Safer Alternatives for Food Storage
Glass, stainless steel, and ceramic are non-reactive and non-toxic. They don’t release chemicals into food, don’t react with natural acids or dyes in what you’re storing, and hold up to extreme temperatures without degrading. Glass and ceramic can go in the microwave. All three handle oven heat and dishwashers without any chemical migration concerns. Their durability also means you’re not replacing them every few months as they degrade.
Food-grade silicone is another strong option. It contains no BPA, BPS, PVC, phthalates, or petroleum-based chemicals. The FDA considers it safe for food contact, and it handles microwaves, freezers, ovens, and dishwashers without cracking, peeling, or leaching. It offers the flexibility and light weight that make plastic appealing, without the same chemical concerns.

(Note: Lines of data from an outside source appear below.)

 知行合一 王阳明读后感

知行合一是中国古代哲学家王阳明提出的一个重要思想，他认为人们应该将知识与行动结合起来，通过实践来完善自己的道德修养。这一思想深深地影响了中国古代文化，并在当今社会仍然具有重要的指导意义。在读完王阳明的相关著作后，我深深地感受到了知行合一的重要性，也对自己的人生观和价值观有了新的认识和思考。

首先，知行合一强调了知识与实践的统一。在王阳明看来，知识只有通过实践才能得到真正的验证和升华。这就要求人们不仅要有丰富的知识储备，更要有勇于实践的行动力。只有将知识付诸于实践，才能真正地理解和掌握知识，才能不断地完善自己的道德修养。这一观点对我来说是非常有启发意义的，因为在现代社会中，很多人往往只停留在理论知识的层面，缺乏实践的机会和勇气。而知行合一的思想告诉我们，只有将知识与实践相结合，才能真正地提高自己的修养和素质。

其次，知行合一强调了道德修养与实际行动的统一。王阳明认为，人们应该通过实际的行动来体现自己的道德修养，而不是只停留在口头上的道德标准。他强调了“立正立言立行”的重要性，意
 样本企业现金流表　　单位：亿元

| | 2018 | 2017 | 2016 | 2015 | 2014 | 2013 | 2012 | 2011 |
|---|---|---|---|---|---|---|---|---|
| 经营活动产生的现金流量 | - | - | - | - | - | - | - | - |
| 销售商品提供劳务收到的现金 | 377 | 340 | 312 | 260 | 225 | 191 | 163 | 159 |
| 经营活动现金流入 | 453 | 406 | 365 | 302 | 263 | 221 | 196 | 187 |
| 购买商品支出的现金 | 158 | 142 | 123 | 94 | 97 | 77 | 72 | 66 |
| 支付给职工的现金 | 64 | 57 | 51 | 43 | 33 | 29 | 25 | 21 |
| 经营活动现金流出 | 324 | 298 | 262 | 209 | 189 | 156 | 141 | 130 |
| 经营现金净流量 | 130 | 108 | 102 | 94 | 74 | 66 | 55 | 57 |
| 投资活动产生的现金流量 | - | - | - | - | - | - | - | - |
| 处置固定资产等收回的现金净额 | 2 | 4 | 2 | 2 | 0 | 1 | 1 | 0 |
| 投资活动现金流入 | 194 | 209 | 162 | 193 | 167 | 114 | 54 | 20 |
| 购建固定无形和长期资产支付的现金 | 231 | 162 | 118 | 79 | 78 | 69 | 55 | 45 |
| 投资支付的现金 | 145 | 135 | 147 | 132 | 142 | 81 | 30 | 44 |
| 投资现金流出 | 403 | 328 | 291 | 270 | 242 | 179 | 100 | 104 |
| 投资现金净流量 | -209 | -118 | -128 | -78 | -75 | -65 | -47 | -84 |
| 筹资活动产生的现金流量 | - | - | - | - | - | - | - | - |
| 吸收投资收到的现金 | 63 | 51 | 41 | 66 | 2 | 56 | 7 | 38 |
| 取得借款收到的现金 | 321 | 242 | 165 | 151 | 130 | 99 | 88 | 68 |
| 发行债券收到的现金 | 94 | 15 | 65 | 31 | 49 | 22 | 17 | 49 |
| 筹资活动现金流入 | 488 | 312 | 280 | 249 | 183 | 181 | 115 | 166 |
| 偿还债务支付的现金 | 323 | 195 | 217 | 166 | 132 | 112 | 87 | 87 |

If you do continue using plastic, keep it away from heat. Store food in plastic only after it has cooled. Never microwave in plastic containers, even those labeled microwave-safe. Hand wash rather than running through the dishwasher. And retire any container that shows scratches, cloudiness, or staining, as those are signs the material is breaking down and releasing more of whatever is inside it.